Luck may have been on the side of Stylish Major however, as the Greenpark owned and trained Logan Count appeared destined for victory before breaking when sustaining a powerful run down the outside of the track. Driver F.E. (Felix) Newfield returned Logan Count to his gait, and he closed very quickly to within half a length of the winner, at the post.
Stylish Major went on to become the greatest stake’s winning trotter to race in this country. He was then subsequently reunited with Le Chant who had been leased by the pairs’ owner Mr Norman Campbell, to race in the United States
D.G. (Derek) Jones appeared in the finish for the first time, when Dispense ran right up to her best form in finishing third. Jones had given his mare a lovely run handy to the pace and she fought solidly in the straight for her part owner. Tronso, who was back in about tenth place starting the last half mile, came home very strongly for fourth a neck back. She pleased Jack Carmichael who was again her driver this year. Gala Song, who had appeared a possibility half way down the straight, could not quite see it through. She finished fifth, two lengths further afield. Russell, who made a game attempt to lead throughout for S.D. (Steve) Edge, tired in the run home and finished in behind the major place getters.

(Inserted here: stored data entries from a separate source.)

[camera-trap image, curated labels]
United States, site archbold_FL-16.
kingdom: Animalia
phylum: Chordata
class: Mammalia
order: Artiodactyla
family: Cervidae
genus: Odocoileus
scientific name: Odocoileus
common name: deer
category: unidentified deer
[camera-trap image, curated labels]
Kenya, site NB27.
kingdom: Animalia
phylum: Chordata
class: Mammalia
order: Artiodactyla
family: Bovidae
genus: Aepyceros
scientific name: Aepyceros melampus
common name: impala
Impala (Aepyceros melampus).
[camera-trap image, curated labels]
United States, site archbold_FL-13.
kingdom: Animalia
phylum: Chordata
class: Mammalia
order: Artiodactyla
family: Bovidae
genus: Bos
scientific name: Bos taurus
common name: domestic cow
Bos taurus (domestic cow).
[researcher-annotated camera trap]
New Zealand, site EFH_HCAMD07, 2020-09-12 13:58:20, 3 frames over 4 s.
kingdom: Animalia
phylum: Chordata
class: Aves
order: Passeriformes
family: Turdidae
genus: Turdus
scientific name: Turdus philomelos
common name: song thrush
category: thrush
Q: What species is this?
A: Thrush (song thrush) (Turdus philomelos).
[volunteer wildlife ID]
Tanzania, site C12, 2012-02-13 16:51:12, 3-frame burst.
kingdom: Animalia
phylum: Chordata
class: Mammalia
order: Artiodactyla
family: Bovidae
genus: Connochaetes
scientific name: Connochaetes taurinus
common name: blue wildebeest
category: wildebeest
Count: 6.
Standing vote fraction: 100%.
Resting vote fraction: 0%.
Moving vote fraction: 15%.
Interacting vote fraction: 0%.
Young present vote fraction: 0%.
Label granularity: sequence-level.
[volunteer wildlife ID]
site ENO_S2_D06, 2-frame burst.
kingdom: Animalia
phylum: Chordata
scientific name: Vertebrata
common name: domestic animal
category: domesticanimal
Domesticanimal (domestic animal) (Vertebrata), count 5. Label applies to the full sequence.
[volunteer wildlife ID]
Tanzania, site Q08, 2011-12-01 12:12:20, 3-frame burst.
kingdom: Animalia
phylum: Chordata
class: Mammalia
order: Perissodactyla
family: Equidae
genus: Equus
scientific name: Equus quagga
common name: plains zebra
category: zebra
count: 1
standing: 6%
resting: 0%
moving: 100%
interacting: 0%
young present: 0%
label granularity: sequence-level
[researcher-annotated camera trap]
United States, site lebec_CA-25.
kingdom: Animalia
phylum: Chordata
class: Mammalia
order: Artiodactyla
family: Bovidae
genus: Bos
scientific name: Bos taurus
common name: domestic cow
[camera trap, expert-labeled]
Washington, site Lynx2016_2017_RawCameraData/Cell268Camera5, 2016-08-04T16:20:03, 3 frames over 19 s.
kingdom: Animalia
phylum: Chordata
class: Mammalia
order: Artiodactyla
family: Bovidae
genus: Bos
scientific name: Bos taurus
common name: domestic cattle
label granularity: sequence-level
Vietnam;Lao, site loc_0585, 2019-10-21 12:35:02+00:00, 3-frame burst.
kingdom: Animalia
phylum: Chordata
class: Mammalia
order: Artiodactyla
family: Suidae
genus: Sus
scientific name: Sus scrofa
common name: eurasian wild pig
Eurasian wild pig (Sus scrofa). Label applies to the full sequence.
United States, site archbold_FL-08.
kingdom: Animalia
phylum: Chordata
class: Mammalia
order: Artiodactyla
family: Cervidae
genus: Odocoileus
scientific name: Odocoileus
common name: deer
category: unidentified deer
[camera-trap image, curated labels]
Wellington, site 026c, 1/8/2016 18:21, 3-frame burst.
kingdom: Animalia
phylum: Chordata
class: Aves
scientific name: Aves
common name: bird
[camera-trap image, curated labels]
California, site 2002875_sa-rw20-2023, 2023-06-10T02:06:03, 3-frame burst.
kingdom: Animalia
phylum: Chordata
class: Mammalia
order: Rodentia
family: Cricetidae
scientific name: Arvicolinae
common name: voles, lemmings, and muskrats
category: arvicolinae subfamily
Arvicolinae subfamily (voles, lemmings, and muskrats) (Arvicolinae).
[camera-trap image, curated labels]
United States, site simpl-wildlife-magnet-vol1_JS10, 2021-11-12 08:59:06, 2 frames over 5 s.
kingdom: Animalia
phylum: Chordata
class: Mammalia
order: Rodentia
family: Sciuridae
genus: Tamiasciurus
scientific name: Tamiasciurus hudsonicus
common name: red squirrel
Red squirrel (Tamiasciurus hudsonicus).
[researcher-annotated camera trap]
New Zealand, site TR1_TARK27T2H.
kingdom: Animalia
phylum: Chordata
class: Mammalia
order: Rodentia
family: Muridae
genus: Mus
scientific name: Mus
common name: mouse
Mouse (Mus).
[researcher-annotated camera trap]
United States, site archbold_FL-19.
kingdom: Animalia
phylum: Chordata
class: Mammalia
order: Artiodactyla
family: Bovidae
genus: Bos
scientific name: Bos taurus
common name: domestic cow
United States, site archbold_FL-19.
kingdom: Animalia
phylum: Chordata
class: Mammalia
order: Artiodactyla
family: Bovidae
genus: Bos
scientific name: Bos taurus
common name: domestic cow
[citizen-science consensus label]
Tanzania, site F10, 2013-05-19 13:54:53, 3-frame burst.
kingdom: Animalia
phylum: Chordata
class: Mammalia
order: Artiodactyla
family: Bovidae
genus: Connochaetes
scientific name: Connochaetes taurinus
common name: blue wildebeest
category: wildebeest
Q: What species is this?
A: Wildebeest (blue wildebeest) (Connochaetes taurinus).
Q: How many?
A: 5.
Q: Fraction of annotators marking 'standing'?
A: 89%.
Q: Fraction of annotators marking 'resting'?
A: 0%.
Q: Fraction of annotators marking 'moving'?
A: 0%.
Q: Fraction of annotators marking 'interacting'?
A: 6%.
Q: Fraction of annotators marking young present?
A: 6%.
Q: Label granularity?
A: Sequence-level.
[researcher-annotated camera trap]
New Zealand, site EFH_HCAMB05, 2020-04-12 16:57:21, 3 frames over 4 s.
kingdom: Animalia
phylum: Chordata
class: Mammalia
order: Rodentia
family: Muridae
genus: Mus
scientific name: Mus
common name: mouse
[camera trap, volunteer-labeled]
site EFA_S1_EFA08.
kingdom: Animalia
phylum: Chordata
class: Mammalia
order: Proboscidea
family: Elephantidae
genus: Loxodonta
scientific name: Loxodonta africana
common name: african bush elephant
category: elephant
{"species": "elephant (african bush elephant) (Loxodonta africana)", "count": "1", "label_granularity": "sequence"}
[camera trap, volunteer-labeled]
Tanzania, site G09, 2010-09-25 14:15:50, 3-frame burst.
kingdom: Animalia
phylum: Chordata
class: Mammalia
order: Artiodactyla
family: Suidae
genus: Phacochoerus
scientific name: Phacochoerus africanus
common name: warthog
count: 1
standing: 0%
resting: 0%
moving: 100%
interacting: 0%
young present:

Mighty Chief, the second favourite, broke at the end of three furlongs. He was closest at the finish, but his performance was not without merit, as he made up a lot of ground over the last half mile and appeared in tight quarters near the finish.
The following event, the Waihora Handicap was a race in two divisions for the 2.20 class pacers. Little River trainer E.M. (Eric) Ryan produced the Smokey Hanover mare Limbala in a fresh state. Unfancied on the Tote, and starting 24/24 in the betting, the 6yo returned the sensational place dividend of $55.60, after finishing second. Ryan would go on to create his own piece of “folklore” in the fabric of trotting in the catchment.
Earlier, on Saturday 6th May 1967, The Banks Peninsula Gymkhana Club conducted its inaugural meeting. The eight race programme catered for maiden and moderately assessed horses together with 2yo, 3yo, and 4yo races. In addition there were the usual novelty events, pony races, egg and spoon races, and even a sheep guessing contest.